Please list the 6 entities with their CIK number, financial statement year, and company name that paid the most for auditing relative to total assets.
head(bank[order(bank$Total_Fees_USDx/bank$Assets_USDx_N,decreasing=TRUE),1:3])
## CIK_Code Year_Ended Companyx
## 4777 1357231 2006 Solera National Bancorp, Inc.
## 1907 811211 2000 UNIVERSITY BANCORP INC /DE/
## 4778 1357231 2007 Solera National Bancorp, Inc.
## 4530 1276130 2004 TREATY OAK BANCORP INC
## 4951 1428802 2008 Auburn Bancorp, Inc.
## 2851 933136 2014 Mr. Cooper Group Inc.

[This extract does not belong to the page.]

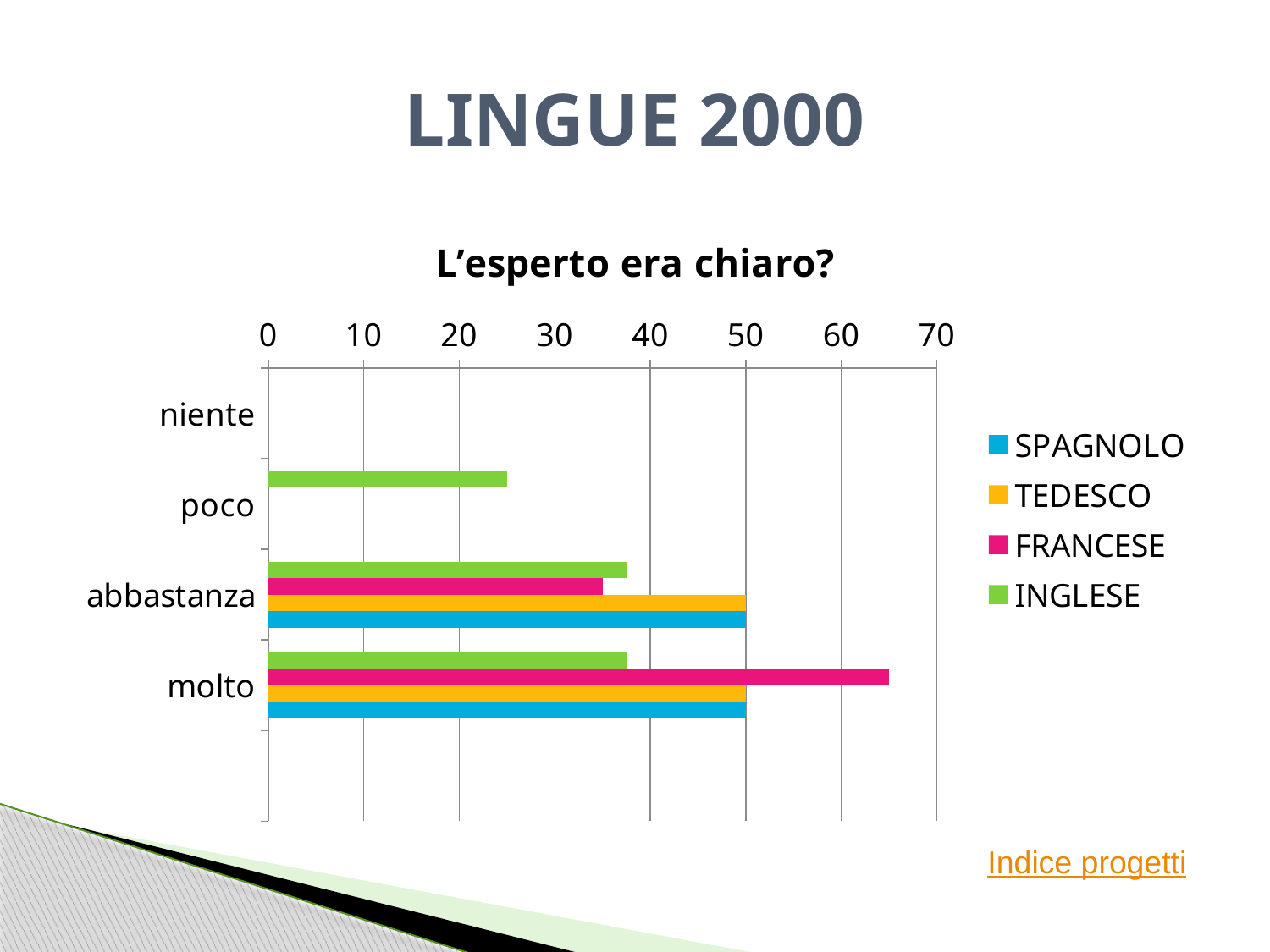
Which series is shown in green in the legend? INGLESE Which is larger in the 'molto' category: FRANCESE or INGLESE? FRANCESE Is the value for INGLESE in the 'poco' category greater or less than 30? less What is the value for SPAGNOLO in the 'molto' category? 50 What is the value for TEDESCO in the 'abbastanza' category? 50 Which series has the highest value in the 'molto' category? FRANCESE Is the value for FRANCESE in the 'molto' category greater or less than 60? greater What is the title of the chart? L'esperto era chiaro? How many categories are shown on the vertical axis? 4 What type of chart is shown on the slide? bar chart How many series does the legend list? 4 Is the value for FRANCESE in the 'abbastanza' category greater or less than 40? less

Case studies from the Polish Kit (assignment book): 4.25 Information Supermarket 5.3 Traffic 5.4 Stranger Dance 7.3 - analysis at the level of bachelor’s, master’s, doctoral thesis
Additionally 1. the relationship between non-revision pay and opinion type 2. audit fees and performance management 3. audit firm specialization in the market
It is worth noting that analysis does not necessarily have to be advanced to generate the information needed in business.
For a doctoral-level research assignment, please try to replicate a study from the article.